Méta-analyse du dispositif
L’illusion partagée
La situation proposée par ce mini-Jeu Kinect Adventure contribue à placer le patient et le thérapeute dans une situation de « regard partagé » et « d’illusion partagée » comme dans les précédents Jeu. Une continuité est ainsi dessinée dans la succession des situations.
Par rapport au mini-jeu précédent, le mini-jeu « Dans le vide » propose une situation nouvelle invitant les deux joueurs non plus à subir ou se défendre, c’est-à-dire dans quelque chose qui rappelle un processus de type « attaque/fuite » mais à cette fois travailler avec la rencontre et l’attraction. Contrairement au Jeu précédent, il s’agit ici d’une mise en scène d’une situation de rapprochement et d’éloignement et non plus simplement d’évitement d’obstacle ou de maintient à distance.
L’illusion concerne dans ce cas la réponse en temps réel, instantanée, de l’avatar qui reproduit à l’écran le moindre geste du joueur qui a alors la possibilité de se déplacer dans l’espace mais aussi qui introduit une action spécifique déclencher par la mise en action d’un schéma moteur.

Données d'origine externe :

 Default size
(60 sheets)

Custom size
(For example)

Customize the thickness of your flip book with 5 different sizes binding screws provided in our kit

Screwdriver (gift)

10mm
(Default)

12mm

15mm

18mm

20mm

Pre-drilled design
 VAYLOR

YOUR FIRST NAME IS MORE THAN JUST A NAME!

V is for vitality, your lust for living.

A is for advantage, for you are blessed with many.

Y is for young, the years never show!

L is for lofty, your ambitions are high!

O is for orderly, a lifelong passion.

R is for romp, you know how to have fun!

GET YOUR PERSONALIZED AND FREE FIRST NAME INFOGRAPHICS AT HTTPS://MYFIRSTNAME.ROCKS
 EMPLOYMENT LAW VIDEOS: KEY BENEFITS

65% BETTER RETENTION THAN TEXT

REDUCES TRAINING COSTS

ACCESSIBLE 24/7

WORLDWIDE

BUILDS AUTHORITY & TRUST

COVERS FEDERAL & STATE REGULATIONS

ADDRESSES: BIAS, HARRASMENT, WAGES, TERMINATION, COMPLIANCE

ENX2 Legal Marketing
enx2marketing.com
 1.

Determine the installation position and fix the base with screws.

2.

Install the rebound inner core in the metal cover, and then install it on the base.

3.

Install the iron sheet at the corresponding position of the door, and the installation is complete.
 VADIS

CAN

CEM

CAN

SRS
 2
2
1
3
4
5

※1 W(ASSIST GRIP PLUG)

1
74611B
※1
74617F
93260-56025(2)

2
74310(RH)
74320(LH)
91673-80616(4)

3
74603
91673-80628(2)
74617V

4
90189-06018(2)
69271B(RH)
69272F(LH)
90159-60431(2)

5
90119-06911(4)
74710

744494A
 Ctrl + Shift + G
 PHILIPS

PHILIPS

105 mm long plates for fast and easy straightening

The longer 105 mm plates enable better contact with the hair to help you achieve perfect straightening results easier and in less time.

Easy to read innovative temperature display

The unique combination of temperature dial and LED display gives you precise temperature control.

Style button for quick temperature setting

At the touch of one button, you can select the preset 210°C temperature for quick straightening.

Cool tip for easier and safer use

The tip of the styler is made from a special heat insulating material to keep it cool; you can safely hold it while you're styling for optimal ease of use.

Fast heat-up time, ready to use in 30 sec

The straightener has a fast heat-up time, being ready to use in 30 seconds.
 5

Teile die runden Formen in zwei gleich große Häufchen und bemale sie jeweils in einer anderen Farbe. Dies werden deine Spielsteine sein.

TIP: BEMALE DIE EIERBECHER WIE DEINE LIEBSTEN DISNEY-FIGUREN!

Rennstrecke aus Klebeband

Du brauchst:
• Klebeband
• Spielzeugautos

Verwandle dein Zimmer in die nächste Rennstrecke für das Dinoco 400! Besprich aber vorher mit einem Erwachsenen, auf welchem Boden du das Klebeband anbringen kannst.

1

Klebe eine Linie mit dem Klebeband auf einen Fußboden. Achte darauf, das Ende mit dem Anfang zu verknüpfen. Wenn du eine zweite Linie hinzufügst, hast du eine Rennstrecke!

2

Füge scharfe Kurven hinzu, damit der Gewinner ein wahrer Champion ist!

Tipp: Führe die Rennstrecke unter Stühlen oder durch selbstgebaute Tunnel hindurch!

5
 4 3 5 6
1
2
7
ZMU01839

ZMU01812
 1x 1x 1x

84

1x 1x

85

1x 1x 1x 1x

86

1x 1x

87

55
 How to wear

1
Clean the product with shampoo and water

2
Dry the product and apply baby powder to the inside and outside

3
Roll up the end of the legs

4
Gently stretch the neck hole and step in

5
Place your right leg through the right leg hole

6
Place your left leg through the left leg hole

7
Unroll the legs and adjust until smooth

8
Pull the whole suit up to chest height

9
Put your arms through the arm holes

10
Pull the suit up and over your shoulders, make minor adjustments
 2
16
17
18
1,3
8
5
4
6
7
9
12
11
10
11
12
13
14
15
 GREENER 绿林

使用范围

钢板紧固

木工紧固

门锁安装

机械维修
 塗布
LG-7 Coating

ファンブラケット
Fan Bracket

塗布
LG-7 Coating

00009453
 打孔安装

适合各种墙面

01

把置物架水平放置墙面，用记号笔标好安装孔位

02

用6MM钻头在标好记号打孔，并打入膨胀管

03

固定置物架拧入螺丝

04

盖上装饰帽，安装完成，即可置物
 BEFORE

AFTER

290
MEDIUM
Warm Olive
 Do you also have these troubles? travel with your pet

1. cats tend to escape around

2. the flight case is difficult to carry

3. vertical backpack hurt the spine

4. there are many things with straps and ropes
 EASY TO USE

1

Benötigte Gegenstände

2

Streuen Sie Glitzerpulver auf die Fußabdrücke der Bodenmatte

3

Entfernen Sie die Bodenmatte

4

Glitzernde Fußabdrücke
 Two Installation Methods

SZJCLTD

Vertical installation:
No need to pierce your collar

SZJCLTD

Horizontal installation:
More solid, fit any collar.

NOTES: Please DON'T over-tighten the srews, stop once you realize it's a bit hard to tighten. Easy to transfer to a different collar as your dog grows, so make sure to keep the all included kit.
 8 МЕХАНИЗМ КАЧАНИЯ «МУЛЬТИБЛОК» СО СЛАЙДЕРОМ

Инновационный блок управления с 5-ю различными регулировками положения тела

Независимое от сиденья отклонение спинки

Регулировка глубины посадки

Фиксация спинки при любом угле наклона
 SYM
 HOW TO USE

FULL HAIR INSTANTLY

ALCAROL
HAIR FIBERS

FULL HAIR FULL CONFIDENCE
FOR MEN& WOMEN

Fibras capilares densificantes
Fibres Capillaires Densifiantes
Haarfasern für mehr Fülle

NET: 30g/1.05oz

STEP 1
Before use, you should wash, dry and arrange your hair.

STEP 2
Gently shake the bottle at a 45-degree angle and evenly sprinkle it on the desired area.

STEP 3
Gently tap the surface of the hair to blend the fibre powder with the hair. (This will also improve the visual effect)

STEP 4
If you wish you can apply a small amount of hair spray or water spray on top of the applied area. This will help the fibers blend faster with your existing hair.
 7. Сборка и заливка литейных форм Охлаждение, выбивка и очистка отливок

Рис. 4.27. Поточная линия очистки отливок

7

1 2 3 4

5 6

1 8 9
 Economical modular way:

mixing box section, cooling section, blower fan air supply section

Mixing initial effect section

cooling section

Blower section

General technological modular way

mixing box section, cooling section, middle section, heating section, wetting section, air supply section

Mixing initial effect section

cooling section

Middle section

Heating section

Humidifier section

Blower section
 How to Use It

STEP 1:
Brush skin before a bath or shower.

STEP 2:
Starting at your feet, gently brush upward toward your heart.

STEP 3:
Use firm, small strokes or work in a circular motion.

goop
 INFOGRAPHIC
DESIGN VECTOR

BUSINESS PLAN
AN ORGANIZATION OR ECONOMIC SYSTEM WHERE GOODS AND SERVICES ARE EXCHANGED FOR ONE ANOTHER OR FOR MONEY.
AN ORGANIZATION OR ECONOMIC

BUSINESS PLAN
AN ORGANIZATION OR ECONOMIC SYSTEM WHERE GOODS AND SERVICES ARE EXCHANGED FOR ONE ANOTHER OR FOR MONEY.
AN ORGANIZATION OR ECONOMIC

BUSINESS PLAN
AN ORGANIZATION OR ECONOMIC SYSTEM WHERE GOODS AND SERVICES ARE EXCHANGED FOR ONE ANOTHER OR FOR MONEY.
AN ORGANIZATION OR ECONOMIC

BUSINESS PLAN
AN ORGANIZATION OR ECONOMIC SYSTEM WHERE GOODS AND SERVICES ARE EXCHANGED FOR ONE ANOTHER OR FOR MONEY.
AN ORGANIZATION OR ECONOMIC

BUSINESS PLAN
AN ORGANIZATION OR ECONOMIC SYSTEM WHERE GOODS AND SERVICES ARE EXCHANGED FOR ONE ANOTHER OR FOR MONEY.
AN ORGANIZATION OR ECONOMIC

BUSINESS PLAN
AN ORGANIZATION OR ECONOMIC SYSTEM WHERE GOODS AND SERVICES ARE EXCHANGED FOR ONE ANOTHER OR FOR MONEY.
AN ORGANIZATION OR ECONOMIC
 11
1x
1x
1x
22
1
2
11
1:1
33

Ceci donne naturellement une impression d’immersion rapide au sein de l’univers perceptif fidèle et constant mais en y ajoutant cette fois la possibilité de transformer activement une propriété implicite dans la plupart des Jeux à savoir l’émancipation de l’attraction terrestre qui est une loi silencieuse avec laquelle il est possible de jouer.
La résistance à la destructivité
La résistance à la destructivité s’observe à travers le caractère inchangé de la situation de Jeu quelque soient les actions effectués par les joueurs et reproduites à l’écran par les avatars.
Les éléments du décor demeurent inchangés en dépit des changements et des déplacements perçus.
La constance du Jeu précédemment assurée par la résistance de la vitre d’aquarium qui ne cède jamais malgré les assauts répétés des poissons et par le non-remplissage de l’espace où se trouvent les avatars par l’eau, trouve ici un écho à travers plusieurs éléments. Tout d’abord, sur le plan perceptif, rien dans le décor n’est changé ou abîmé par l’activité de Jeu. En terme de représentation « plastique » et matérielle, le Jeu en lui-même propose cette fois non plus de se défendre de la percée de l’enveloppe, de la vitre, mais d’une position active, d’aller à la rencontre des bulles pour les percer. Le mécanisme de retournement passif/actif est donc ici introduit par la succession particulière des mini-jeux.
Le vécu d’accordage précoce
La situation de Jeu remet en scène ce qui était amorcé dans le Jeu précédent mais en introduisant cette fois la possibilité d’une certaine autonomie par rapport à l’autre joueur. Le Jeu vidéo n’attend pas la réalisation d’une bonne posture et il poursuit son déroulement jusqu’à la fin. Auparavant, seule la situation de la trajectoire du radeau était influencée par la plus ou moins bonnes coordination et coopération entre le patient et le thérapeute sans que le Jeu en lui-même ne soit interrompu. Puis, la coopération entre les deux joueurs est devenue plus importante. Le jeu en apesanteur permet de se lester de la contrainte de coordination bien que le système de points ou de récompense du Jeu encourage à se coordonner pour pouvoir éclater le plus de bulles possibles. Les deux joueurs peuvent ainsi faire l’expérience de jouer seul en présence de l’autre et d’ainsi ouvrir l’accès à la capacité d’être seul en présence de l’autre (D. Winnicott).
Méta-analyse du contenu

L’introduction et la présentation de ce mini-jeu permet une transition entre différents points importants du processus de structuration dynamique du corps et de l’espace-temps psychique. Tout d’abord, nous passons d’un univers à dominante aquatique à un univers davantage en air libre les pieds parfois sur terre. La situation de Jeu en apesanteur ouvre également sur la question du jeu avec la règle de l’attraction terrestre et son lien au corps. La capacité d’émancipation, d’envol depuis le sol, et de maîtrise de la retombée peut figurer une opération d’éloignement et de jauge de la distance dans le sens d’un jeu d’attraction et d’éloignement qui rejoint les opérations psychiques bases qui sous-tendent les schèmes de transformation (S. Tisseron).